Victor Spinetti, long-time associate of John Lennon and the actor who played the Army Sergeant barking nonsensical orders in the Magical Mystery Tour film, is the narrator of this DVD release. His recollections, though tainted by his nearly worshipful love for his late friend, are very precise despite the passing of time. His anecdotes are peppered amid those of other Beatles associates and the residents of Devon and Cornwall who had a front row seat during the filming of The Tour. Commentary on particular sequences and the doings of “the lads” off-camera are offered up by the likes of Mike McCartney, Neil Innes and Spencer Davis. The chaos within The Beatles’ organization as they tried to follow the whims of the inexperienced filmmakers (mostly Paul McCartney) is discussed by Beatles Press Officer, Tony Barrow and Beatles Tour Manager, Tony Bramwell. Archival footage from the press and others trying to capture glimpses of the foursome’s antics is bedded beneath the guests’ remembrances.

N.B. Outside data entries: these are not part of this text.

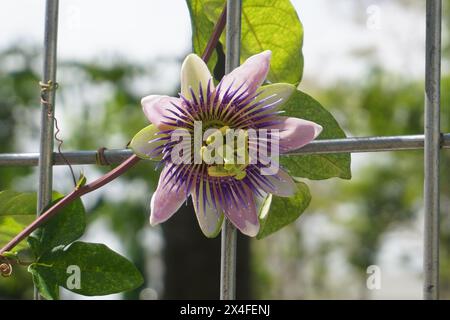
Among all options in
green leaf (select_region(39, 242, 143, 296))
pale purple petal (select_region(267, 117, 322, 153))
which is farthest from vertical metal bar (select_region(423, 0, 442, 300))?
green leaf (select_region(39, 242, 143, 296))

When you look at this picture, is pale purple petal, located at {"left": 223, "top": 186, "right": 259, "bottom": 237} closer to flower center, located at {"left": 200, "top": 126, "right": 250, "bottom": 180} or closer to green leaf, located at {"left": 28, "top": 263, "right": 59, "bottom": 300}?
flower center, located at {"left": 200, "top": 126, "right": 250, "bottom": 180}

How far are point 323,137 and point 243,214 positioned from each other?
3.2 inches

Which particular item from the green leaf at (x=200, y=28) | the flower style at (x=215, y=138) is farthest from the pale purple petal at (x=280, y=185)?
the green leaf at (x=200, y=28)

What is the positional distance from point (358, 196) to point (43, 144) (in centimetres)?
886

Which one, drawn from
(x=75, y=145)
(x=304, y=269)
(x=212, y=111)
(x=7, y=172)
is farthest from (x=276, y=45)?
(x=304, y=269)

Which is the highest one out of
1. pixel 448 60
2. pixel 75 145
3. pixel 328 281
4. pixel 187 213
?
pixel 448 60

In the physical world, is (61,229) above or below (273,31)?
below

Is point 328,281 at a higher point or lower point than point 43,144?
lower

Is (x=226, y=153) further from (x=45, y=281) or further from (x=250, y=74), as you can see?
(x=45, y=281)

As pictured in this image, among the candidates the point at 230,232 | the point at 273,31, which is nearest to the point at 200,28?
the point at 273,31

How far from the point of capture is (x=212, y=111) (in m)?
0.45

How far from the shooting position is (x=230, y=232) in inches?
17.4

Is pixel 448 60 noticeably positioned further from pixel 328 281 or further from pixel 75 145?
pixel 328 281

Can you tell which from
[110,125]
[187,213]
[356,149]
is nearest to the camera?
[356,149]
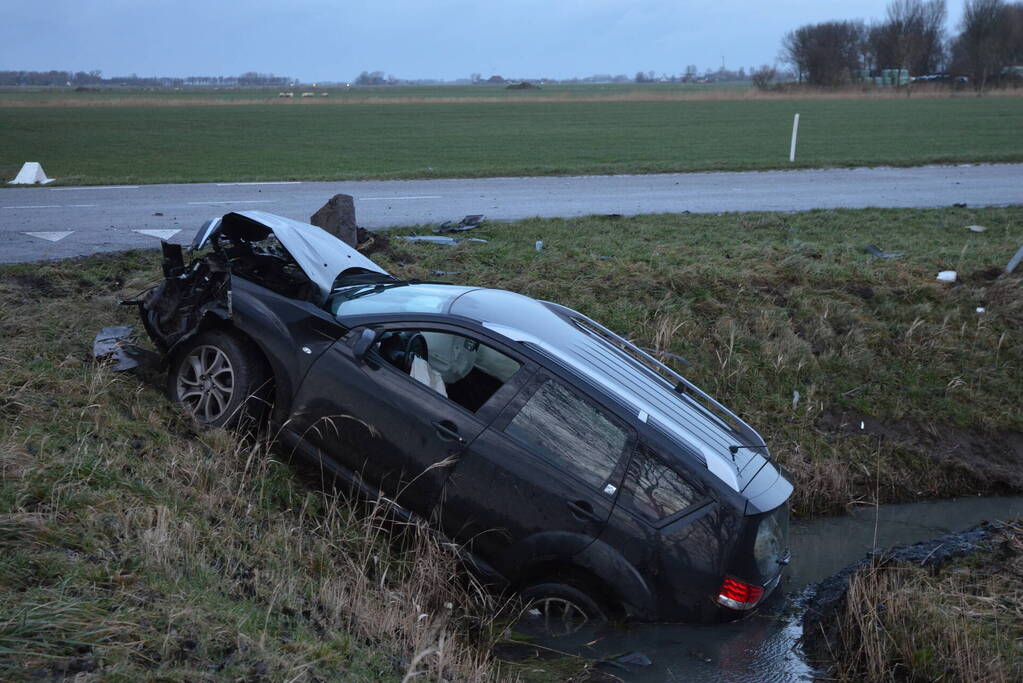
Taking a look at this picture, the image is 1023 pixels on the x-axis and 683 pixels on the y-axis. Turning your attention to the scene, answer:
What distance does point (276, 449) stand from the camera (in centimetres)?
600

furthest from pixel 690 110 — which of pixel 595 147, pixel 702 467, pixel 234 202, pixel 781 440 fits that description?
pixel 702 467

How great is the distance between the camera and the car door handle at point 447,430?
5.37 m

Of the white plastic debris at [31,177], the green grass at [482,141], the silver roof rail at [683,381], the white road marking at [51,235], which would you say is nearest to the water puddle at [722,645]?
the silver roof rail at [683,381]

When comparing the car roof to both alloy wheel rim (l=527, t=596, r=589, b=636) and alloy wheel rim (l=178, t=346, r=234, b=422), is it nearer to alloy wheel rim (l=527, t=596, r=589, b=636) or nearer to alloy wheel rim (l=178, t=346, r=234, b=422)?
alloy wheel rim (l=527, t=596, r=589, b=636)

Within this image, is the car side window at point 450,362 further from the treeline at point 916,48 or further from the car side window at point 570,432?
the treeline at point 916,48

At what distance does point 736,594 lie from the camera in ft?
17.0

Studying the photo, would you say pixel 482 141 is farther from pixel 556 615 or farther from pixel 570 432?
pixel 556 615

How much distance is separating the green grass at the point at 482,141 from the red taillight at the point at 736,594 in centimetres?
1504

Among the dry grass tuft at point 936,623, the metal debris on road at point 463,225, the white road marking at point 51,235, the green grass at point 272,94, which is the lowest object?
the dry grass tuft at point 936,623

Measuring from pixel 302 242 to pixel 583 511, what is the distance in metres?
2.99

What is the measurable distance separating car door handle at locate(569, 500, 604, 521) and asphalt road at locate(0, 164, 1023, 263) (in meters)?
7.26

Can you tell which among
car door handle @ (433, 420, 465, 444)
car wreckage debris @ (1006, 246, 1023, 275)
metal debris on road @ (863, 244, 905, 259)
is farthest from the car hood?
car wreckage debris @ (1006, 246, 1023, 275)

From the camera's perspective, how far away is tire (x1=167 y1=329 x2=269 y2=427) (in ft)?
19.7

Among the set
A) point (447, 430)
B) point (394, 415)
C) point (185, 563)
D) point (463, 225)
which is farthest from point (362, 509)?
point (463, 225)
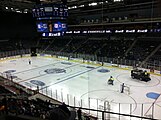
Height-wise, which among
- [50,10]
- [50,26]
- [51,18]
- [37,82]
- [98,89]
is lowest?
[98,89]

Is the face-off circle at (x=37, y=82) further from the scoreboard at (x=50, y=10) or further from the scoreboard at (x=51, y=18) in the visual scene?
the scoreboard at (x=50, y=10)

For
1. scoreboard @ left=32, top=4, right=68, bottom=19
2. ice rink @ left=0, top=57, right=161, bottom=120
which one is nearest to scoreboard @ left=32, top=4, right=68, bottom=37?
scoreboard @ left=32, top=4, right=68, bottom=19

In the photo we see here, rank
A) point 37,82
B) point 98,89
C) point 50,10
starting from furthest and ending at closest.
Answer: point 37,82
point 98,89
point 50,10

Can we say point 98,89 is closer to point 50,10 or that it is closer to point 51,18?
point 51,18

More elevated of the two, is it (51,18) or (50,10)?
(50,10)

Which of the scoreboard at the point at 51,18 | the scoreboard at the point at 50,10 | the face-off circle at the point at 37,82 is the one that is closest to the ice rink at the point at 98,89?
the face-off circle at the point at 37,82

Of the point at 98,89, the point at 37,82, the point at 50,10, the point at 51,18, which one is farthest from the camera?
the point at 37,82

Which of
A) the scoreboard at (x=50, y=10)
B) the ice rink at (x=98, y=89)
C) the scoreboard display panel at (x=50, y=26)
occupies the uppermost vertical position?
the scoreboard at (x=50, y=10)

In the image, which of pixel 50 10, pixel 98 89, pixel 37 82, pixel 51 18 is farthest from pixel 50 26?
pixel 98 89

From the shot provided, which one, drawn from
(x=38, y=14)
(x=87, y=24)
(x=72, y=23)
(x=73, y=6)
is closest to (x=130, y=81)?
(x=38, y=14)

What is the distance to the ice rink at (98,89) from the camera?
30.3ft

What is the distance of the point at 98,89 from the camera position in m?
12.0

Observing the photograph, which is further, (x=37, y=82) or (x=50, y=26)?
(x=37, y=82)

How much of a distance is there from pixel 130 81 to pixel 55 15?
26.2 ft
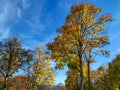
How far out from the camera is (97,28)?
81.0ft

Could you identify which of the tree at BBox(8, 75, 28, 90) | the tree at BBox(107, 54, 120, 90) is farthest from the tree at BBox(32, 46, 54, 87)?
the tree at BBox(107, 54, 120, 90)

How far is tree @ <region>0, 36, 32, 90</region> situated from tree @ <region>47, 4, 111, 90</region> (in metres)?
10.7

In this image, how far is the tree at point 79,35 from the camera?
2416 cm

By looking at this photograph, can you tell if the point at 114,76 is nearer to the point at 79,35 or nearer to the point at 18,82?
the point at 79,35

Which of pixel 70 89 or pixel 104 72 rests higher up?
pixel 104 72

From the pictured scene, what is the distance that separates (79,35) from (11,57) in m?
13.5

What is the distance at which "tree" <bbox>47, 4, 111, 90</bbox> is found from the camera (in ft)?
79.3

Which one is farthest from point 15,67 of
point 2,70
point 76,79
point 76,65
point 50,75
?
point 76,79

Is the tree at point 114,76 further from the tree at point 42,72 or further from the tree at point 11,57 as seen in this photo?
the tree at point 11,57

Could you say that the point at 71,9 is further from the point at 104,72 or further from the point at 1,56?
the point at 104,72

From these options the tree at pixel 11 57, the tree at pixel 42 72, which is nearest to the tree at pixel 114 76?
the tree at pixel 42 72

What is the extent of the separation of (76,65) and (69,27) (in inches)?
172

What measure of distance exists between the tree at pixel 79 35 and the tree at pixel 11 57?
10.7 m

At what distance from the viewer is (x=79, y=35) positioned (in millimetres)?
24078
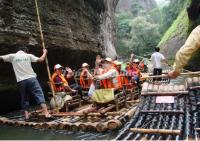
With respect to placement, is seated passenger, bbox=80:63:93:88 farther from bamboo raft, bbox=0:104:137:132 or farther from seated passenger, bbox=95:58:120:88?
bamboo raft, bbox=0:104:137:132

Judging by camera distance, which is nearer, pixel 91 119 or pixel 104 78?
pixel 91 119

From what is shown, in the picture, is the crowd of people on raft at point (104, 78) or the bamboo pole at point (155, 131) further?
the crowd of people on raft at point (104, 78)

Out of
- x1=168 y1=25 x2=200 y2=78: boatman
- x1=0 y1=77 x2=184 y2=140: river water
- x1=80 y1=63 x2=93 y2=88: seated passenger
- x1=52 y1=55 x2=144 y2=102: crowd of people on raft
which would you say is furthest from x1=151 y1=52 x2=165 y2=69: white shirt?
x1=168 y1=25 x2=200 y2=78: boatman

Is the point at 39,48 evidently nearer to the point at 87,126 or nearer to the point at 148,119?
the point at 87,126

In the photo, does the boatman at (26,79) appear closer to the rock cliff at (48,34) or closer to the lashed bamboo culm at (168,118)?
the rock cliff at (48,34)

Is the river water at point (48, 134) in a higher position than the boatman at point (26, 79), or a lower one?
lower

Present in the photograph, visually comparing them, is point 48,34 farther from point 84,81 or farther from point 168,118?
point 168,118

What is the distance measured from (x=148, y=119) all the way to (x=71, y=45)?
9.38 meters

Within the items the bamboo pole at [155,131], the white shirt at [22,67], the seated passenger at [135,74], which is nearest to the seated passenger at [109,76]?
the white shirt at [22,67]

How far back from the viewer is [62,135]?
692 centimetres

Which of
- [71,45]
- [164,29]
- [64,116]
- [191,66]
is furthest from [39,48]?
[164,29]

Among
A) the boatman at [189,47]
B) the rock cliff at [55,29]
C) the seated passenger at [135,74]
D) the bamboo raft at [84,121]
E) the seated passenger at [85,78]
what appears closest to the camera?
the boatman at [189,47]

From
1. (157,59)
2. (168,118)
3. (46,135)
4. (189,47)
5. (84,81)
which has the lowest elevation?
(46,135)

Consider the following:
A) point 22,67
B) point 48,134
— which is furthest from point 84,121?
point 22,67
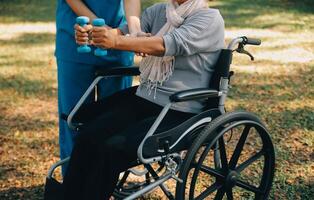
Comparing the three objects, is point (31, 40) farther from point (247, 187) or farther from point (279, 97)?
point (247, 187)

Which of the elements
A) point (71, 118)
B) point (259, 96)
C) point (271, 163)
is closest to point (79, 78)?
point (71, 118)

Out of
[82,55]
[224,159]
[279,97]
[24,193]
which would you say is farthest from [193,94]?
[279,97]

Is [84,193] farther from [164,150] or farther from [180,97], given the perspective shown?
[180,97]

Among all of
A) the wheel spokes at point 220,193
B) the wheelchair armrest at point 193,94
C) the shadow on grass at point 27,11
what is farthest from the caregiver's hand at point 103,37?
the shadow on grass at point 27,11

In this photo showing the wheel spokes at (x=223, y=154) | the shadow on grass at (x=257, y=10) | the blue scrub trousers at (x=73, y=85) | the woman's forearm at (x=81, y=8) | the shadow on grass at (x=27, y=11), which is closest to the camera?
the wheel spokes at (x=223, y=154)

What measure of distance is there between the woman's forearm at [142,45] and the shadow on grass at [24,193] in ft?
4.53

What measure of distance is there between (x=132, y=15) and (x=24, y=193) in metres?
1.39

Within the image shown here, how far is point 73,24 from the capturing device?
2.68 meters

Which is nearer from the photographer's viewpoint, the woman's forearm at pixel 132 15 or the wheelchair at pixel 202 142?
the wheelchair at pixel 202 142

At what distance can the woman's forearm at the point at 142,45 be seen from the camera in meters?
2.14

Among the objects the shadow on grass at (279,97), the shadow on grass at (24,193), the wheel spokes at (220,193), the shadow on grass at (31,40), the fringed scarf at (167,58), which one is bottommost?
the shadow on grass at (24,193)

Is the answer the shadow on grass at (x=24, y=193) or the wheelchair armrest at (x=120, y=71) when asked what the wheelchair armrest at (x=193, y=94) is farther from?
the shadow on grass at (x=24, y=193)

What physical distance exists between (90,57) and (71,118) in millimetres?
386

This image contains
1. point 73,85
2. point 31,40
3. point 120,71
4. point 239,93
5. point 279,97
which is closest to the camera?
point 120,71
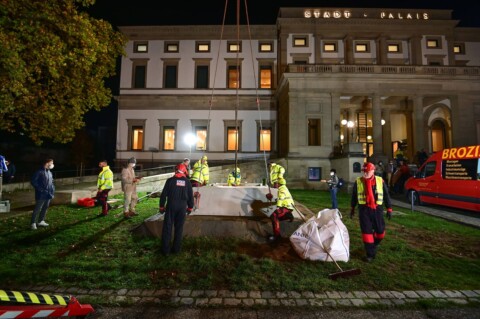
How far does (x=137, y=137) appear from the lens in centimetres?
2773

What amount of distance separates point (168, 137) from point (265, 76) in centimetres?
1233

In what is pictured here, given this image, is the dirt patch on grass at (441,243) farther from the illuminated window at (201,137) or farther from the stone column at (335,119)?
the illuminated window at (201,137)

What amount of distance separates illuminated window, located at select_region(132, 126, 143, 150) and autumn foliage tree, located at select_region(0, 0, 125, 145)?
15085mm

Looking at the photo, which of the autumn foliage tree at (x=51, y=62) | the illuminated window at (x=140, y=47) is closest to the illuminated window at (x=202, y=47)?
the illuminated window at (x=140, y=47)

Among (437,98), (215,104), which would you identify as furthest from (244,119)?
(437,98)

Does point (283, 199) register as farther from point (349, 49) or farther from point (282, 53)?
point (349, 49)

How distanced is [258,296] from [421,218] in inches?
324

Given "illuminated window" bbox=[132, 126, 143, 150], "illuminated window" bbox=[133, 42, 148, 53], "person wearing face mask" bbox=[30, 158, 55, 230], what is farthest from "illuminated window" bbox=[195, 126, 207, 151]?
"person wearing face mask" bbox=[30, 158, 55, 230]

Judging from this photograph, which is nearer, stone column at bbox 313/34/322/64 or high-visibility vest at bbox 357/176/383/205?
high-visibility vest at bbox 357/176/383/205

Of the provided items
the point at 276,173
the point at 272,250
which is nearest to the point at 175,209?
the point at 272,250

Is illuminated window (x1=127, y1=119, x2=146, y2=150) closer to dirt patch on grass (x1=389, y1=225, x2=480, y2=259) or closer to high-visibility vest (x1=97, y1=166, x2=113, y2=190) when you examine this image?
high-visibility vest (x1=97, y1=166, x2=113, y2=190)

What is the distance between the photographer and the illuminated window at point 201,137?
27.2 m

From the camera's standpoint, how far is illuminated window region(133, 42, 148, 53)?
2853 cm

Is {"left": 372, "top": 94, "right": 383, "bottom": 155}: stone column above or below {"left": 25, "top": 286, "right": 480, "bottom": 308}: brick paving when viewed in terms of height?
above
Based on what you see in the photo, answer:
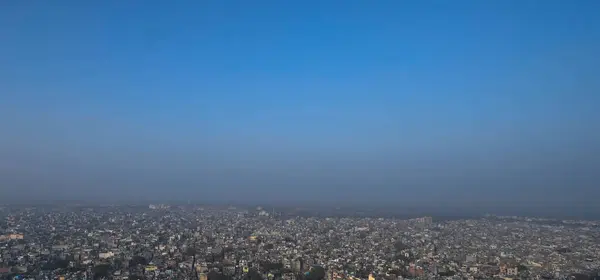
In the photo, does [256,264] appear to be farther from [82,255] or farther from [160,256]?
[82,255]

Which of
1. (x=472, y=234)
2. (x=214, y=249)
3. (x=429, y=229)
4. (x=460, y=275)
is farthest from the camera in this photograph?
(x=429, y=229)

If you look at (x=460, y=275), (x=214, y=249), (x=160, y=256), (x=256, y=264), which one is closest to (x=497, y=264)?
(x=460, y=275)

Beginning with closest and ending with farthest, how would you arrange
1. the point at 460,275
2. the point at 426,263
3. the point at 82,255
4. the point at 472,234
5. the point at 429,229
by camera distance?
the point at 460,275 < the point at 426,263 < the point at 82,255 < the point at 472,234 < the point at 429,229

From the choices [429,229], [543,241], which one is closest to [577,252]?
[543,241]

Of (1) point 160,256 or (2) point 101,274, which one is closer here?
(2) point 101,274

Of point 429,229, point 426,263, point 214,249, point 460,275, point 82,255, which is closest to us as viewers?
point 460,275

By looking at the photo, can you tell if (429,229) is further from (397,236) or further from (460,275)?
(460,275)
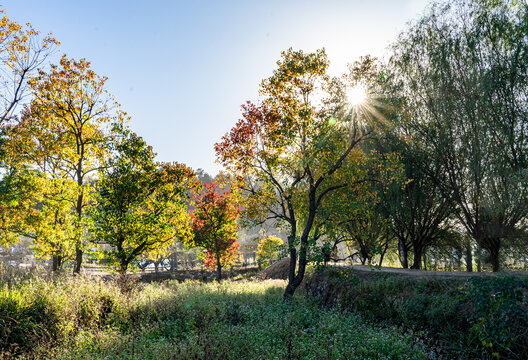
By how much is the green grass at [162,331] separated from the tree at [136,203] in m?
3.61

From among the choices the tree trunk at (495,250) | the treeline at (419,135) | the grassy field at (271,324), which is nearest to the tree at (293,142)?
the treeline at (419,135)

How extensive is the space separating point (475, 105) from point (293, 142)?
8015mm

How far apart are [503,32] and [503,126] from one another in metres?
3.99

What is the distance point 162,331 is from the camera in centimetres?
787

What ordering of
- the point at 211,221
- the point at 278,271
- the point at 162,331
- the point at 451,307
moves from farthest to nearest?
the point at 211,221
the point at 278,271
the point at 451,307
the point at 162,331

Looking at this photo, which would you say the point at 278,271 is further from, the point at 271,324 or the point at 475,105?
the point at 475,105

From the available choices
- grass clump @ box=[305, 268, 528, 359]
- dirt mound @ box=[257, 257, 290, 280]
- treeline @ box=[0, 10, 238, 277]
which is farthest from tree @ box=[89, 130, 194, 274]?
dirt mound @ box=[257, 257, 290, 280]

Despite the poor reception of the film at the time of its release, it’s evident that all involved had a splendid time. Little thought was given to the exact nature of the bizarre content of the picture-in-the-making by those in awe of the godlike quartet. Magical Mystery Tour was filmed in 1967, almost immediately following the death of Brian Epstein. What the Memories DVD shows is a group of musicians trying to regain control of their organization and maintain the integrity and unity of their band. This documentary is intended for the hardcore Beatles fan and music historian. Those unfamiliar with the esoteric fringes of the machine behind The Beatles may be sorely disappointed by its content. For those readers still interested in watching, you’ll quite enjoy the kooky mind of Neil Innes, the spacey views of Mike McCartney, and the genuine reverence of Spencer Davis (who, at the time, was more of a peer than someone left behind during The Beatles’ ascendancy). At less than an hour’s running time (more if you watch the excellent bonus scenes), you won’t have lost much by hearing about these special Memories.